We got our lay-off announcement about six months ago. The subsidiary I work for handles pay-per-click campaigns (like the ads on Google) and other copywriting tasks for small businesses. We were told our company was “restructuring,” meaning everyone would be fired. People started to sweat. There were panicked conversations in the breakroom. Pay-per-click analysts vowed to go rogue and started contacting plumbers and day-spas, trying to sell them on the necessity of targeted Internet advertising. Copywriters tried to cloud their impeding financial doom with daydreams about those $75 an hour New York gigs where they give you six months and a twenty-five-man team to come up with “Just Do It” and a swish. But it seemed all that worry was for nothing. Our lay-off deadline came and went. And we still have our jobs.

Compassion was not a factor. The execs had come up with a restructuring plan they needed us to carry out before cutting us loose on the breadlines. It was like forcing someone to dig their own grave, and it would have been sadistic if it wasn’t such a total failure. On paper, our bosses wanted to have us “fully automate” the implementation of pay-per-click campaigns. I laughed long and hard at that one during our lay-off announcement. The task was literally impossible. Conceived by stupid executives, it was as poorly thought through as the policies that sent the stock into the gutter. But the ancient management types have very little knowledge of how anything in our office actually works. They brainstorm independently of us, the people who actually know. Their plans only work on paper, unlike my check, which can be converted to hard cash. (That is, as long as the banks hold up.)

It’s kinda funny to think of these assholes at work, all of them in their fifties with “Just For Men” highlights in their hair, sitting around a boardroom, watching a PowerPoint presentation that strategically stimulates the vague concepts that make up their costly expertise. There’s positive language all around. Back slapping. Optimism. Smiles. Underlings are well-advised to only sniff ass, never say anything smart. Insight is just a threat to the hierarchy when the people on top are delusional — ask any apparatchik. A break for a two-hour lunch is taken. And that’s when some long-term plan is finalized. A huge figure with too many zeros to count is called out. Papers are signed. And everyone goes home happy.

Now I hear they’re outsourcing the advertising copywriting — my job — to India.

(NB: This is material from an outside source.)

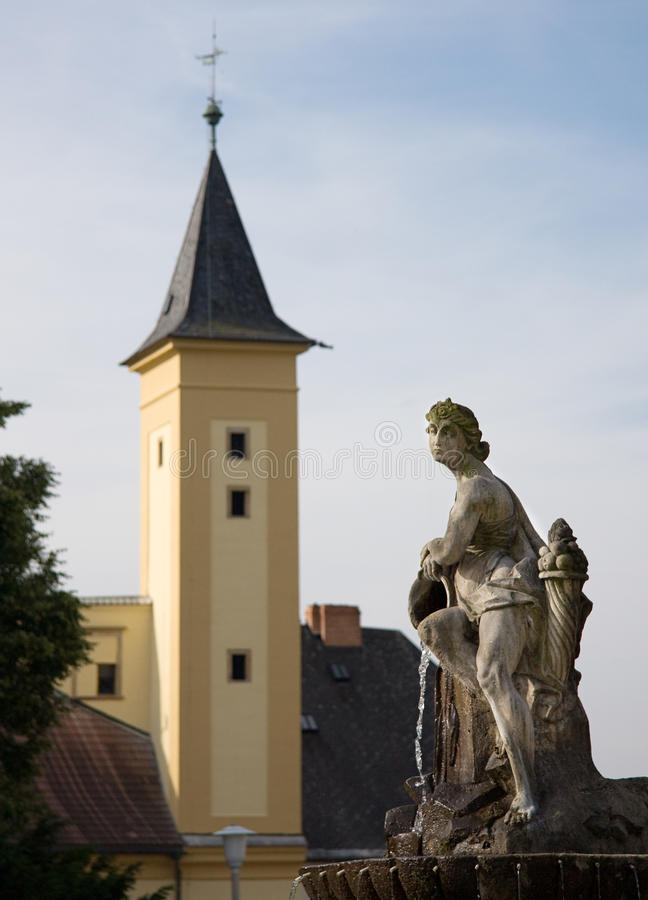 Baroque fountain - Zabreh. Baroque fountain in town Zabreh, Czech Repulic. On against background is Chateau Zabreh, the oldest lendmark of town Zabreh. Fountain royalty free stock photos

I assume the 200-word ads will soon look like those glaring, non-native English speaker Nigerian spam letters. The irony, of course, is that it makes sense. Our office is hilariously inefficient. All you had to do was fire people who do nothing, and give the rest an incentive to do things. But with the execs’ misguided PowerPoint plan, I’m glad to report the entire bloated and redundant workforce keeps getting its checks. Now 85% of the office, following my lead, “works from home,” doing maybe a half-hour of work per day. This has been going on for months.

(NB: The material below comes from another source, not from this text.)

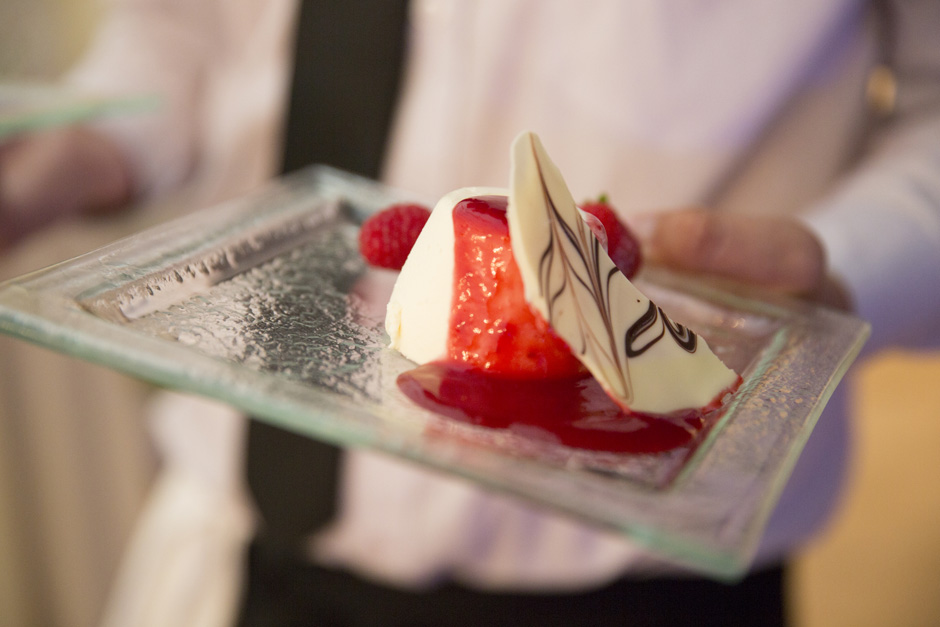 creme brulee with strawberries served with white chocolate at Smarden village home marquee wedding in Kent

I wanted to sign my name to this article and forward it to my boss, so I could go out in a blaze of glory. But I’ve reconsidered. I mean, why blow a sure thing? I could milk this job for months to come. I’ve been “working from home” — I mean, playing Fallout 3 — all last week. I did no work at all. NOTHING! You can’t believe how good it feels to send in a timesheet and get paid $500, with the knowledge that you won’t have to do a single lick of labor when next week rolls around. There’s like 40 or 50 people in the office doing the same thing. It’s better than working for the government! Since everybody’s getting fired, even management’s doing it, brazenly. And since the execs are mired in their own folly, everybody keeps getting paid.

While the bosses, dizzy with success, “perfect” the new system, I get to perfect my masturbation technique. It’s a regular welfare state. It’s sort of like the Soviet Union, but with better entertainment. Thanks, execs!